- FRAGMENTO DEL TEXTO
El humor de Ramiro Pinilla es una herramienta para la desmitificación de los orígenes.
Los relatos de Ramiro Pinilla parecen nacer en igual medida de la añoranza y de la exigencia de narrar epopeyas pendientes: el homenaje a la vida dura de los maquetos que veía en los valles cerca de su casa y cuya aportación al poderío industrial vasco fue ignorada por la burguesía vasca y la española; los cuarenta años de silencio y represión franquista; la mistificación nacionalista, que tergiversa la honesta exigencia de libertad de un pueblo. Pinilla noveló el paso traumático de la edad de la madera a la edad de hierro, un proceso convulso y heroico, a través de los que consideraba sus verdaderos protagonistas, gentes humildes abocadas a pelear a toda costa por la libertad.
La lectura de Faulkner, su maestro declarado, le permitió aplicar la épica, el dolor y la alegría de vivir y morir a un espacio concreto, Getxo, que Pinilla transformó manteniéndolo no obstante reconocible. En sus primeros años de novelista se sentaba a escribir tras haber leído un fragmento del escritor norteamericano, y esa “música” le servía para ambientar su historia. No encontró Pinilla referentes en la tradición literaria española; sus maestros fueron americanos del Norte y del Sur. Tomó de Faulkner y de otros escritores norteamericanos la narración concisa, la primacía del diálogo, el hacer avanzar la historia con las palabras justas, el estilo tan poco afectado que parece “invisible”. En este sentido, le influyó también decisivamente el cine clásico norteamericano. La huella de García Márquez, aunque más intermitente, se percibe en la importancia concedida a la imaginación. La imaginación, que no la fantasía. Con la primera, decía Pinilla, puedes volver a la realidad, con la segunda no. Así, el segundo tomo de Verdes valles se cierra con una cacería de indómitas llamas cuando un rebaño de éstas invade Getxo, sembrando el terror entre los vecinos. A su manera, la trilogía recrea con profundo respeto y añoranza otros cien años de soledad en la transición de las verdes colinas a las colinas rojas de la industrialización, del mar mítico y primigenio a las acerías.
La ironía es otro de los rasgos característicos de Pinilla, quien la usó para desmontar los mitos nacionalistas inventando otros más disparatados. Como el de situar el origen de la vida en la playa de Arrigunaga, a partir de 48 “bichitos verdes” que generaron los otros tantos caseríos primitivos; el roble originario e intransportable que aparece en esa misma playa, reclamado por la Iglesia como el ara de San Pedro; el clan de los Baskardo de Sugarkea, indomables y anacrónicos, que rechazan el progreso, viven en el bosque y bajan a procrear al mar... Por eso, cuando un crítico norteamericano lo incluyó en la “escuela vasca de romance épico”, Pinilla replicó: “¿Como el Cid? Creo que no, porque mis ‘verdes valles’... tienen un fondo humorístico”.
Con la imaginación y la ironía, Pinilla logró renovar el realismo social, que daba signos de agotamiento cuando él empezó a escribir en los sesenta. Cuenta el novelista que Antonio Bayo, el protagonista de Antonio B. el Ruso, ciudadano de tercera, fue a narrarle su vida para que se la escribiera. Pinilla supo que aquel hombre le contaba “la verdad porque no tenía imaginación”. Así que él puso la suya propia para, a partir de los testimonios estremecedores y casi inverosímiles de aquel “animal hambriento”, construir una denuncia terrible de la Iglesia, los jueces y la Guardia Civil en los años de miseria y represión de la posguerra. Quienes no la hayan leído tienen ahora una buena oportunidad de acercarse a esta novela poderosa, tal vez una de las mejores del autor aunque él no pensara lo mismo.

- REQUISITOS DEL PROBLEMA
Duplica sin cambios el pasaje del texto sobre Ramiro Pinilla que comienza en «El humor de» y termina en «por la libertad.». Los datos que vienen a continuación provienen de una fuente distinta.

- EXTRACTOS DE DATOS

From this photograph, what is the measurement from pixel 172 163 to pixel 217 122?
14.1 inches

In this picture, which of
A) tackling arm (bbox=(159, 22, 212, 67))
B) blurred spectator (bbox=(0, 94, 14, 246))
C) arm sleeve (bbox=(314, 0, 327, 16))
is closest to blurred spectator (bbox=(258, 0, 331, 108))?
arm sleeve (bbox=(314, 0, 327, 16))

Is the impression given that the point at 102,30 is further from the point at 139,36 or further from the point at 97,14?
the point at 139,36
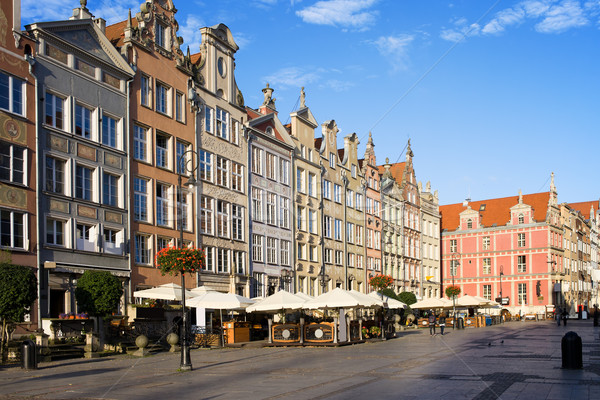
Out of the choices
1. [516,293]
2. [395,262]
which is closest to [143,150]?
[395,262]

* * *

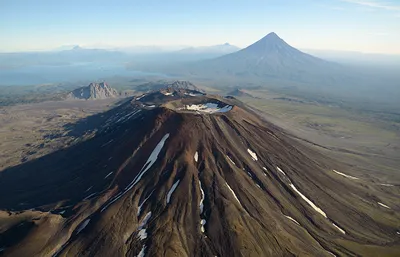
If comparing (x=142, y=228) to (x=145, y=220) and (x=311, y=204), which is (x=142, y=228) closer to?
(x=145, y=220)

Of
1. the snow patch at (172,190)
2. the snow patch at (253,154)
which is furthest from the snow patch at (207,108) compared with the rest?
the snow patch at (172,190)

...

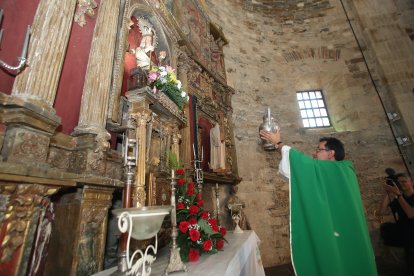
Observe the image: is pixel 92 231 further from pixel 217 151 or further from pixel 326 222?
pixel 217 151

- RESPUESTA DEL EJERCICIO
El humor de Ramiro Pinilla es una herramienta para la desmitificación de los orígenes.
Los relatos de Ramiro Pinilla parecen nacer en igual medida de la añoranza y de la exigencia de narrar epopeyas pendientes: el homenaje a la vida dura de los maquetos que veía en los valles cerca de su casa y cuya aportación al poderío industrial vasco fue ignorada por la burguesía vasca y la española; los cuarenta años de silencio y represión franquista; la mistificación nacionalista, que tergiversa la honesta exigencia de libertad de un pueblo. Pinilla noveló el paso traumático de la edad de la madera a la edad de hierro, un proceso convulso y heroico, a través de los que consideraba sus verdaderos protagonistas, gentes humildes abocadas a pelear a toda costa por la libertad.